§ Testo fornito:
* * * * * * *
Bioplastiche, la polpa di cellulosa è completamente naturale e compostabile

La rassegna sui materiali di produzione di biolpastiche continua con la polpa di cellulosa che si ricava dalle fibre residue della lavorazione di alcune piante, in particolare bambù e canna da zucchero. La cellulosa è uno dei più importanti polisaccaridi. La polpa di cellulosa è un materiale completamente naturale e compostabile secondo le normative europee e possiede innumerevoli pregi, tra cui la resistenza ad alte temperature. Si presta, quindi, ad essere utilizzata per bevande o piatti caldi. E’ particolarmente indicata per l’inserimento nel forno a microonde.

Dalla bioplastica può nascere il bio packaging

Un’altra possibilità è l’accoppiamento di carta con bioplastica. Si ottiene così un foglio con proprietà anti unto, idoneo al contatto alimentare. Nato per la vendita del formaggio in pozioni, si presta alla produzione di bio packaging attraverso lavorazioni di termosaldatura. La soluzione è circolare: carta, bioplastica e residui organici sono tutti conferibili nell’umido e produrranno energia e compost. Gli agricoltori, quindi, completeranno il ciclo, da cui era iniziata la produzione senza inquinare o consumare territorio con nuove discariche.
* * * * * * *
§ Dati archiviati:
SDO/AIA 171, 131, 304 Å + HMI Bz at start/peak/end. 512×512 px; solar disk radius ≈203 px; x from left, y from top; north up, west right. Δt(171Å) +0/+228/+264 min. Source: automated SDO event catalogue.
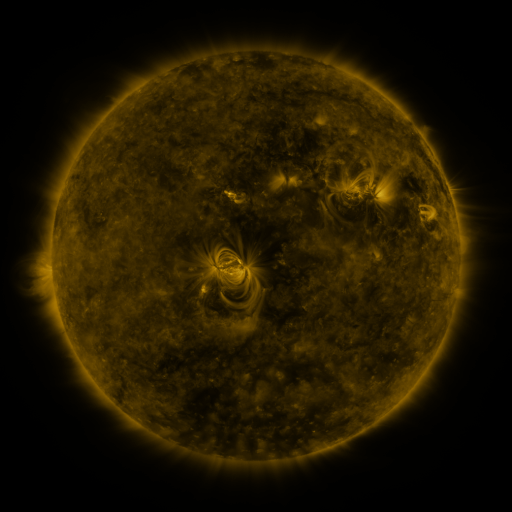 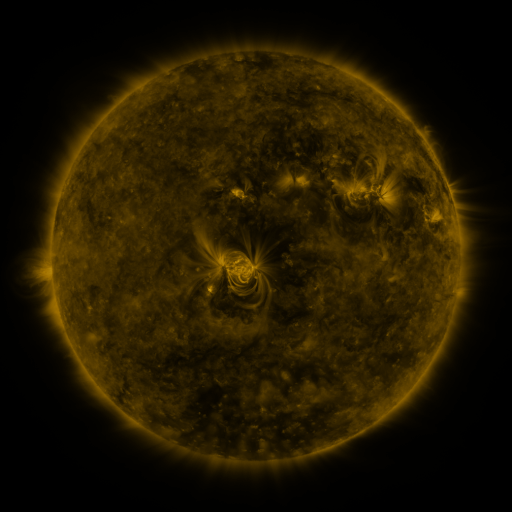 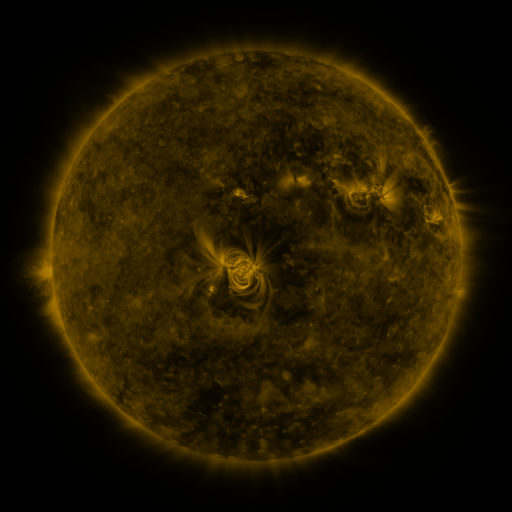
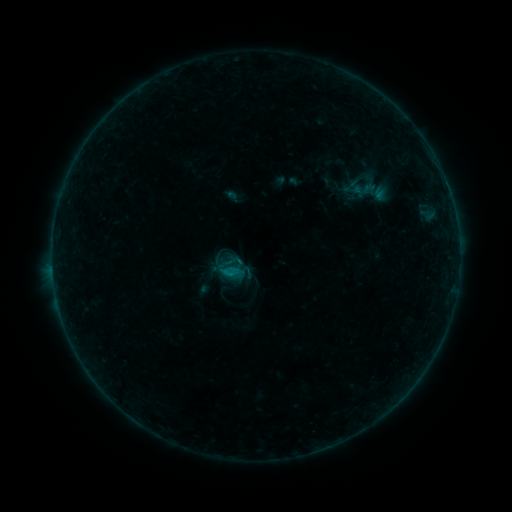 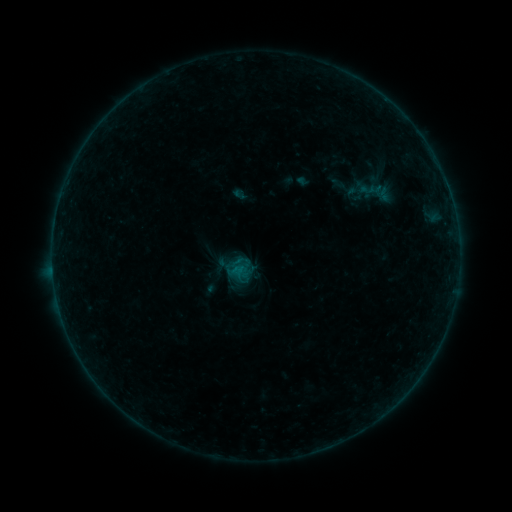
* * * * * * *
§ Descrizione del problema: Porta avanti il testo sulla polpa di cellulosa per bioplastiche, riprendendo subito dopo la sua ultima frase. I dati non hanno alcun legame con il testo.

§ La risposta:
Bioplastiche, è necessario “rimodulare” il ciclo produttivo

La rassegna giunge al termine. A questo punto sarebbe il caso di riflettere sull’importanza delle bioplastiche che consentono di ottimizzare la raccolta e gestione dei rifiuti e ridurre l’impatto ambientale. In questo modo si apportano vantaggi al ciclo produzione-consumo-smaltimento dei rifiuti. Sarà necessario, quindi, “rimodulare” l’intero ciclo produttivo per ridurre l’utilizzo di plastica monouso che dovrà essere sostituita da contenitori e attrezzi in cellulosa biodegradabile.